| The task |
Give again, exactly as written, each line of the material below starting at the line that contains "Lower temperature rise" and ending at the line that contains "Mesh material at". Both ends count, and no other line does.
-- Records to process follows --
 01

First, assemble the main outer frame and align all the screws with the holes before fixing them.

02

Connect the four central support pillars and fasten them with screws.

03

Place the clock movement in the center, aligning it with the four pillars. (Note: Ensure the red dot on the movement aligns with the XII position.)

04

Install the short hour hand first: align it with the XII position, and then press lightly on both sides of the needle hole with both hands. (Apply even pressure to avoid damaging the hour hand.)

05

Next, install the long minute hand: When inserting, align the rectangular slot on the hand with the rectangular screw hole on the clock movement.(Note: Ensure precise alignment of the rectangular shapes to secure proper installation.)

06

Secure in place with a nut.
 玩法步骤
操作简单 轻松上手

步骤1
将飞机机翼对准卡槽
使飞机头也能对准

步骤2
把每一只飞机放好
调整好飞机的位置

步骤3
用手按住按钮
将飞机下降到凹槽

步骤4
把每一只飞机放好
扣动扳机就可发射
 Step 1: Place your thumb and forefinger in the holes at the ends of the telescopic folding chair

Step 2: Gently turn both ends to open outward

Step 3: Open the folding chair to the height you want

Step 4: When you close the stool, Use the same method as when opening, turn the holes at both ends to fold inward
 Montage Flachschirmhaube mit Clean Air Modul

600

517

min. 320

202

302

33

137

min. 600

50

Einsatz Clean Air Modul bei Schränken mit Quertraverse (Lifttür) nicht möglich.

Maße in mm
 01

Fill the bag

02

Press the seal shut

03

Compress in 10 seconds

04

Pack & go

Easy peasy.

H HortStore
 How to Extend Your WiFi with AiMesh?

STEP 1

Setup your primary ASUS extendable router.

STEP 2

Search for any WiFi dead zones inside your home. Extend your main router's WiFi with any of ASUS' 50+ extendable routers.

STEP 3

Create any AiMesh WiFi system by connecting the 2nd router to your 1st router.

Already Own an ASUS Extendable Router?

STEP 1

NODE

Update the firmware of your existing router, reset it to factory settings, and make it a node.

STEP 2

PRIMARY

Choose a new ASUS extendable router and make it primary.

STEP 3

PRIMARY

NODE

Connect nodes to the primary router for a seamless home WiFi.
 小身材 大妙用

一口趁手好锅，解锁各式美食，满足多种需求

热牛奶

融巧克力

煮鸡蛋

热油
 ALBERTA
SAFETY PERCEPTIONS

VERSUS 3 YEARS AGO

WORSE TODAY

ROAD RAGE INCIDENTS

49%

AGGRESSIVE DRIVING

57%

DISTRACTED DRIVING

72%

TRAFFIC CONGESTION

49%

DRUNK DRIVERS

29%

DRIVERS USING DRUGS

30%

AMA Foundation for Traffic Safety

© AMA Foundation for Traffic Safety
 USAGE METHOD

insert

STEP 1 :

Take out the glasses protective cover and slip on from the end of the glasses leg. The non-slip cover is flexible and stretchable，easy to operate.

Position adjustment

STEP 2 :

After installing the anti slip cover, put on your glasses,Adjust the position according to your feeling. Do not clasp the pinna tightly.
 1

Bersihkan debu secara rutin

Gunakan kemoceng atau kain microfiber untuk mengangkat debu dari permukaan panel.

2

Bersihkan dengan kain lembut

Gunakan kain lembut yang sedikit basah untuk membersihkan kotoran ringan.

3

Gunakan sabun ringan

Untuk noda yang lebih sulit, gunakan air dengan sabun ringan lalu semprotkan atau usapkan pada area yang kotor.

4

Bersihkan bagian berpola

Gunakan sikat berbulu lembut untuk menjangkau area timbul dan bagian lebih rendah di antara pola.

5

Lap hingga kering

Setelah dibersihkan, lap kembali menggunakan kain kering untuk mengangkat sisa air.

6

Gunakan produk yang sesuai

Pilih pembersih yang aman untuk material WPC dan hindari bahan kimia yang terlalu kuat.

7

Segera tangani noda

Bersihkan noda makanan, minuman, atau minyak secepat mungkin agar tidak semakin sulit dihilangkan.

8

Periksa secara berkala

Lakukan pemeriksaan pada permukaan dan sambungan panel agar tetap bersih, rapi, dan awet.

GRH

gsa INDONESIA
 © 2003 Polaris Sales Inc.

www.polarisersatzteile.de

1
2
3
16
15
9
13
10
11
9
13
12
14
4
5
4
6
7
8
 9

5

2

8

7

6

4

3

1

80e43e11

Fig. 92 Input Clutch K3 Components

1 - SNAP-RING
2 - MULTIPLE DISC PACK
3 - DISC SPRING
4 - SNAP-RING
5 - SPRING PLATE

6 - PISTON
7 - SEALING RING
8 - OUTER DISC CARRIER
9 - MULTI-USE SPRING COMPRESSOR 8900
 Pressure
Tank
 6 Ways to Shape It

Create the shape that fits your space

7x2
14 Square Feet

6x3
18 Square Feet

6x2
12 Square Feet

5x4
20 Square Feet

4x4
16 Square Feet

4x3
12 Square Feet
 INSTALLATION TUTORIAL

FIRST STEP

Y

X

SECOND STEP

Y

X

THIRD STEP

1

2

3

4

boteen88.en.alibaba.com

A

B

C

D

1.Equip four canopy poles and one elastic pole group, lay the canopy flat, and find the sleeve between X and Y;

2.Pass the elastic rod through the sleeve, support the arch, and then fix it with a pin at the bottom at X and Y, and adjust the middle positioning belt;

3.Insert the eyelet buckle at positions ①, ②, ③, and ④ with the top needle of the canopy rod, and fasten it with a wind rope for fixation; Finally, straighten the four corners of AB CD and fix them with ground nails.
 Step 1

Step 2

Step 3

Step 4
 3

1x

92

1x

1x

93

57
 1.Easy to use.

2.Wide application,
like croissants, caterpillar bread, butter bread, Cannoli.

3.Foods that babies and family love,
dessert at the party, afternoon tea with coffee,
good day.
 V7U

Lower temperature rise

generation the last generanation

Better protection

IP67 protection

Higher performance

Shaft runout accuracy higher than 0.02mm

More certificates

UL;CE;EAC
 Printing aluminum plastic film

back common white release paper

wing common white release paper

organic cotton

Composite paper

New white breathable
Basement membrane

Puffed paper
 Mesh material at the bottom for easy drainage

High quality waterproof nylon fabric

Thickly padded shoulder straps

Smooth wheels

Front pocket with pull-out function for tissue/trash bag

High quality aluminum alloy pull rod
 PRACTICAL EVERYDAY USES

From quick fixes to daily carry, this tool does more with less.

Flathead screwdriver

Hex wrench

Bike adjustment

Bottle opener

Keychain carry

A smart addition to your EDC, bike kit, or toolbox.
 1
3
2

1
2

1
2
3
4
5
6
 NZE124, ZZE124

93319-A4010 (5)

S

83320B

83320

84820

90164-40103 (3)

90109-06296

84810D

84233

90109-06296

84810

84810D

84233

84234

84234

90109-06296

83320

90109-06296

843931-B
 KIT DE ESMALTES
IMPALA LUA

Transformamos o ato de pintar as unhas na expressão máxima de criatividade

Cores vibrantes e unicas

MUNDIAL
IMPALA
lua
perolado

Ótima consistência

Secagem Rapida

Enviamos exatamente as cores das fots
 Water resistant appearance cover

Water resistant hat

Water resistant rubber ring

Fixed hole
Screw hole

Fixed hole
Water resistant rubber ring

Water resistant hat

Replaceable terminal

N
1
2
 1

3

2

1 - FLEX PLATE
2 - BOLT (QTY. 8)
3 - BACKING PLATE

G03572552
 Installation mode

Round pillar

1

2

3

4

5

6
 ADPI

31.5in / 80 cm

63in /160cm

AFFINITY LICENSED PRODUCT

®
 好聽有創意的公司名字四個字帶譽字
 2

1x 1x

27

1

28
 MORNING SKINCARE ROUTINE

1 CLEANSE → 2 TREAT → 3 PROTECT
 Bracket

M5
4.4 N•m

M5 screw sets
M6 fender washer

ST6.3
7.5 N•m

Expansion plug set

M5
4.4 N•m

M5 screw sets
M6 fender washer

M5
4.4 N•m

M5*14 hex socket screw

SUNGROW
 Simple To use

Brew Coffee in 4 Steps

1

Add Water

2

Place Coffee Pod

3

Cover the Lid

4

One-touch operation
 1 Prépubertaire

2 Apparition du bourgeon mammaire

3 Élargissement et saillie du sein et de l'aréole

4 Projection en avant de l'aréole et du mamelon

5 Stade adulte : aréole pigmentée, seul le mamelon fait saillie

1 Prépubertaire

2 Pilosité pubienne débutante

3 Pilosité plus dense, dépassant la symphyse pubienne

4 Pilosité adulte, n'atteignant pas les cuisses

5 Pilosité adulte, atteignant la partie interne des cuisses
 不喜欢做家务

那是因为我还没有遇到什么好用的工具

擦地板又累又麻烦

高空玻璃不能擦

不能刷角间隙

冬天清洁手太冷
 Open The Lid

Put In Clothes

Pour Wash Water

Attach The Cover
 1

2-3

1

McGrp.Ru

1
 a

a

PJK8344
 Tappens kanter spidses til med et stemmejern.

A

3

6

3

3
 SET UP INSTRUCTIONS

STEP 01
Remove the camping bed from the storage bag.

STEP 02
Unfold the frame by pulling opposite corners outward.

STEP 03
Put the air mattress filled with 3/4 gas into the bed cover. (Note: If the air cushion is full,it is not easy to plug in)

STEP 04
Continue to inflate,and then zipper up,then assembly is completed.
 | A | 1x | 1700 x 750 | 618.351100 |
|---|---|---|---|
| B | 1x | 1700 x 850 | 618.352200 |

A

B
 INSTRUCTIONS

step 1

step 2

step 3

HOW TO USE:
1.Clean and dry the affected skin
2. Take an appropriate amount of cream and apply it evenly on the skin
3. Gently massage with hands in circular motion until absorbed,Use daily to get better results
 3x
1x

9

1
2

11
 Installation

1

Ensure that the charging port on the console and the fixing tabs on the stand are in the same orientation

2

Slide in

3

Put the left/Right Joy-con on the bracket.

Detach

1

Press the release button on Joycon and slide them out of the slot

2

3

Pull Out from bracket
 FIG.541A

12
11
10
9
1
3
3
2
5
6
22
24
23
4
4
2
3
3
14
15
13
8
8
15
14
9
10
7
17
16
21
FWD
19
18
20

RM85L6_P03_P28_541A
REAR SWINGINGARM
-- Records to process concluded --
| Reply to the task |
Lower temperature rise

generation the last generanation

Better protection

IP67 protection

Higher performance

Shaft runout accuracy higher than 0.02mm

More certificates

UL;CE;EAC
 Printing aluminum plastic film

back common white release paper

wing common white release paper

organic cotton

Composite paper

New white breathable
Basement membrane

Puffed paper
 Mesh material at the bottom for easy drainage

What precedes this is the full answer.